Christian - Yeah, the idea is that if we already know which data we're going to send then we don't have to send anything. The problem is making an algorithm that learns very quickly what the data is and gets a good idea of what is going to come, and exploiting those properties that we learn. So, it's really a form of machine learning.
Chris - So, it's not just about a machine where you sort of turn the handle, you put the data in and it comes out in a crunched down way. This is actually about the machine, learning the pattern of the data in order to become better as it goes on at producing a more condensed or compressed output.
Christian - That's right. The problem is that at the time when the Mars rover is sending a file, the technology that's in it to compress doesn't yet know what the data is going to be. So it has to learn as it goes along what the data is, to exploit those properties. At the receiving end, the receiver will learn exactly the same way and as data is decoded, will update its internal model in order to be able to follow along.
Chris - Does one have to send the code to the other so that I've compressed something and learned how I'm doing as I go along? Do I need to send you the code I use so that you know how to unpick what I did and regenerate what I started with?
Christian - The idea is that we both use the same compression programme and when we start out, both compression programmes are in exactly the same state.

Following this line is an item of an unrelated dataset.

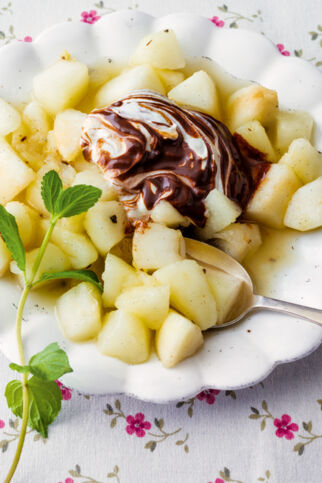 Birnen mit Schokoladenquark-Haube Birnen mit Schokoladenquark-Haube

Now, as I start compressing a file, my compression programme starts learning. It starts learning that certain names appear very often in the text. It may learn all sort of other things. At the time when I decompress the file, the same process repeats. For the copy that it's decompressing, it will also learn gradually as it decompresses what those names are. So, the compressor and the decompressor really have to be in sync. They are learning the same thing separately, on perhaps different planets.
Chris - And is it just on Mars rovers or are there other applications? I mean, we're going to compress the audio for this programme for example and that means we'll throw away some of the frequencies, some of the sounds that we don't think people are going to be able to hear or will not notice if they're gone. So, could you take this similar sort of thing and make even better ways of compressing sound files so that our programmes aren't going to take up as much space in someone's iPod?
Christian - That's right. Whenever we have a better understanding of what properties we care about in the data, we can make a better compressor, and this is partially why there are many different file formats for audio because every now and then there's a small revolution where an incremental change produces a better way of storing information. And so, for audio for example, something that happens in the mp3 format, and in other formats, is that some of the frequency bands are thrown away that humans can't easily hear.
Chris - And that means that then you're saving space overall. You've thrown the data, but you'll never going to get it back though. So that's an example of a lossy compression. Are you saying that your thing can be used in a way that will get back that sound we've thrown away?
Christian - I think it completely depends. Many sensors record things that we don't care about, but when it comes to things like electronic text, we probably want to preserve the exact text without changing it when we decompress it. So, this is a case where we really want lossless compression. Similarly, when we have executable files or computer programmes that we may want to compress, or perhaps medical data, all sorts of things where it's really important to keep the precise file that we had to begin with then we want to use lossless compression.